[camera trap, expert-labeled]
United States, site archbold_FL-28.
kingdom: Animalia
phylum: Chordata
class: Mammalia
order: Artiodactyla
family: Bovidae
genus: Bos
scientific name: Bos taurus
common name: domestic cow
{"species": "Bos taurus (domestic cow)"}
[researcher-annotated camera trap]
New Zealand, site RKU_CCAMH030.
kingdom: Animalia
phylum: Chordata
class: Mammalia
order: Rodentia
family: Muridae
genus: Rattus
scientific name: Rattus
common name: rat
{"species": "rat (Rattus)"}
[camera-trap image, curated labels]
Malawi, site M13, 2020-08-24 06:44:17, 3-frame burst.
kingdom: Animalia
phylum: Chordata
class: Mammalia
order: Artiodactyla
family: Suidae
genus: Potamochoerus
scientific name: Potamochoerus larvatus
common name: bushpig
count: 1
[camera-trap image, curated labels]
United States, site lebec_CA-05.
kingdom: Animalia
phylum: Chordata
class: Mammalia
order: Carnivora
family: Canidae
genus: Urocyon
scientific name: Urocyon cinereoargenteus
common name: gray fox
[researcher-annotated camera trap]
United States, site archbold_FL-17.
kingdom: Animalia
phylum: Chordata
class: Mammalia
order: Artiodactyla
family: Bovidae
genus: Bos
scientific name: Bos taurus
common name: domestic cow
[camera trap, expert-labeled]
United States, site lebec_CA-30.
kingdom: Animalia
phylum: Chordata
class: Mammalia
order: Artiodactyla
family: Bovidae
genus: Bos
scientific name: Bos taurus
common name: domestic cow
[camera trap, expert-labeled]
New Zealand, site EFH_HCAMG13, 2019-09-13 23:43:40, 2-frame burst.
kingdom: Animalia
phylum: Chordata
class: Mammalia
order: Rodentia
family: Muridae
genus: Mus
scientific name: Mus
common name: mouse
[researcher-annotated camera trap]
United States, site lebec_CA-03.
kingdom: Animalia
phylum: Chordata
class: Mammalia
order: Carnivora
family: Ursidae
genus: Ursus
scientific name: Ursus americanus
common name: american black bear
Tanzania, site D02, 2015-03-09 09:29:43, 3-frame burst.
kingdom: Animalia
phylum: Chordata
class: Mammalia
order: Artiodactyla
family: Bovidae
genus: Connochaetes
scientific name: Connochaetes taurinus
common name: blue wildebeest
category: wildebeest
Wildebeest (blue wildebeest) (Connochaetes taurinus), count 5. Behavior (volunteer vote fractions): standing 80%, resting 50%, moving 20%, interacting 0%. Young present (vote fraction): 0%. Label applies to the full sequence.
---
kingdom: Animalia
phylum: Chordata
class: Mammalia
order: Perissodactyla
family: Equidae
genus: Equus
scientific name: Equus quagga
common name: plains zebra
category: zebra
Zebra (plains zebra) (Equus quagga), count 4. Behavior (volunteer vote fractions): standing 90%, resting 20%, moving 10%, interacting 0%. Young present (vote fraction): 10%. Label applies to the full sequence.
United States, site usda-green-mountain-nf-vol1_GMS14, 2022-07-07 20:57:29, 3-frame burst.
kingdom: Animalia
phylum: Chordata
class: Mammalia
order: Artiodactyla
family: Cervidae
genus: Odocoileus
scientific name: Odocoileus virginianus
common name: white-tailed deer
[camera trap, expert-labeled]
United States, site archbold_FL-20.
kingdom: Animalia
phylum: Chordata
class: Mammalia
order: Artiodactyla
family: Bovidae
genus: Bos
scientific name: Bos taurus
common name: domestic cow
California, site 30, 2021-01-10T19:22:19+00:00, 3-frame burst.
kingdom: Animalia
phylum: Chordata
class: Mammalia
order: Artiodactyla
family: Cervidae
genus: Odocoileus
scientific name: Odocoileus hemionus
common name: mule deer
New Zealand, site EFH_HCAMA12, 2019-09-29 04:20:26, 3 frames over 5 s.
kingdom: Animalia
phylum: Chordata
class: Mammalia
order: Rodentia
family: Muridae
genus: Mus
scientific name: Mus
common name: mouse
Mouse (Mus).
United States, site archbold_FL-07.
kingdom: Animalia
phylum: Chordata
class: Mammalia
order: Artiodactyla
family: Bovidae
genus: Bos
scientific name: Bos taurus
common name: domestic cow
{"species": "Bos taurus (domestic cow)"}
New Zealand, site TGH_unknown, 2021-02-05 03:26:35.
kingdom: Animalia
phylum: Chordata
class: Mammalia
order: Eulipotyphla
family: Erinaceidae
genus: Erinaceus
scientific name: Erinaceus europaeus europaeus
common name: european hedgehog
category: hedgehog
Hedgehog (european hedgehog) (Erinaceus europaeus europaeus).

◆ WORK INSTRUCTIONS ◆
The full set of entries must be transcribed exactly.

◆ EXERCISE SOLUTION ◆
[camera trap, expert-labeled]
United States, site archbold_FL-28.
kingdom: Animalia
phylum: Chordata
class: Mammalia
order: Artiodactyla
family: Bovidae
genus: Bos
scientific name: Bos taurus
common name: domestic cow
{"species": "Bos taurus (domestic cow)"}
[researcher-annotated camera trap]
New Zealand, site RKU_CCAMH030.
kingdom: Animalia
phylum: Chordata
class: Mammalia
order: Rodentia
family: Muridae
genus: Rattus
scientific name: Rattus
common name: rat
{"species": "rat (Rattus)"}
[camera-trap image, curated labels]
Malawi, site M13, 2020-08-24 06:44:17, 3-frame burst.
kingdom: Animalia
phylum: Chordata
class: Mammalia
order: Artiodactyla
family: Suidae
genus: Potamochoerus
scientific name: Potamochoerus larvatus
common name: bushpig
count: 1
[camera-trap image, curated labels]
United States, site lebec_CA-05.
kingdom: Animalia
phylum: Chordata
class: Mammalia
order: Carnivora
family: Canidae
genus: Urocyon
scientific name: Urocyon cinereoargenteus
common name: gray fox
[researcher-annotated camera trap]
United States, site archbold_FL-17.
kingdom: Animalia
phylum: Chordata
class: Mammalia
order: Artiodactyla
family: Bovidae
genus: Bos
scientific name: Bos taurus
common name: domestic cow
[camera trap, expert-labeled]
United States, site lebec_CA-30.
kingdom: Animalia
phylum: Chordata
class: Mammalia
order: Artiodactyla
family: Bovidae
genus: Bos
scientific name: Bos taurus
common name: domestic cow
[camera trap, expert-labeled]
New Zealand, site EFH_HCAMG13, 2019-09-13 23:43:40, 2-frame burst.
kingdom: Animalia
phylum: Chordata
class: Mammalia
order: Rodentia
family: Muridae
genus: Mus
scientific name: Mus
common name: mouse
[researcher-annotated camera trap]
United States, site lebec_CA-03.
kingdom: Animalia
phylum: Chordata
class: Mammalia
order: Carnivora
family: Ursidae
genus: Ursus
scientific name: Ursus americanus
common name: american black bear
Tanzania, site D02, 2015-03-09 09:29:43, 3-frame burst.
kingdom: Animalia
phylum: Chordata
class: Mammalia
order: Artiodactyla
family: Bovidae
genus: Connochaetes
scientific name: Connochaetes taurinus
common name: blue wildebeest
category: wildebeest
Wildebeest (blue wildebeest) (Connochaetes taurinus), count 5. Behavior (volunteer vote fractions): standing 80%, resting 50%, moving 20%, interacting 0%. Young present (vote fraction): 0%. Label applies to the full sequence.
---
kingdom: Animalia
phylum: Chordata
class: Mammalia
order: Perissodactyla
family: Equidae
genus: Equus
scientific name: Equus quagga
common name: plains zebra
category: zebra
Zebra (plains zebra) (Equus quagga), count 4. Behavior (volunteer vote fractions): standing 90%, resting 20%, moving 10%, interacting 0%. Young present (vote fraction): 10%. Label applies to the full sequence.
United States, site usda-green-mountain-nf-vol1_GMS14, 2022-07-07 20:57:29, 3-frame burst.
kingdom: Animalia
phylum: Chordata
class: Mammalia
order: Artiodactyla
family: Cervidae
genus: Odocoileus
scientific name: Odocoileus virginianus
common name: white-tailed deer
[camera trap, expert-labeled]
United States, site archbold_FL-20.
kingdom: Animalia
phylum: Chordata
class: Mammalia
order: Artiodactyla
family: Bovidae
genus: Bos
scientific name: Bos taurus
common name: domestic cow
California, site 30, 2021-01-10T19:22:19+00:00, 3-frame burst.
kingdom: Animalia
phylum: Chordata
class: Mammalia
order: Artiodactyla
family: Cervidae
genus: Odocoileus
scientific name: Odocoileus hemionus
common name: mule deer
New Zealand, site EFH_HCAMA12, 2019-09-29 04:20:26, 3 frames over 5 s.
kingdom: Animalia
phylum: Chordata
class: Mammalia
order: Rodentia
family: Muridae
genus: Mus
scientific name: Mus
common name: mouse
Mouse (Mus).
United States, site archbold_FL-07.
kingdom: Animalia
phylum: Chordata
class: Mammalia
order: Artiodactyla
family: Bovidae
genus: Bos
scientific name: Bos taurus
common name: domestic cow
{"species": "Bos taurus (domestic cow)"}
New Zealand, site TGH_unknown, 2021-02-05 03:26:35.
kingdom: Animalia
phylum: Chordata
class: Mammalia
order: Eulipotyphla
family: Erinaceidae
genus: Erinaceus
scientific name: Erinaceus europaeus europaeus
common name: european hedgehog
category: hedgehog
Hedgehog (european hedgehog) (Erinaceus europaeus europaeus).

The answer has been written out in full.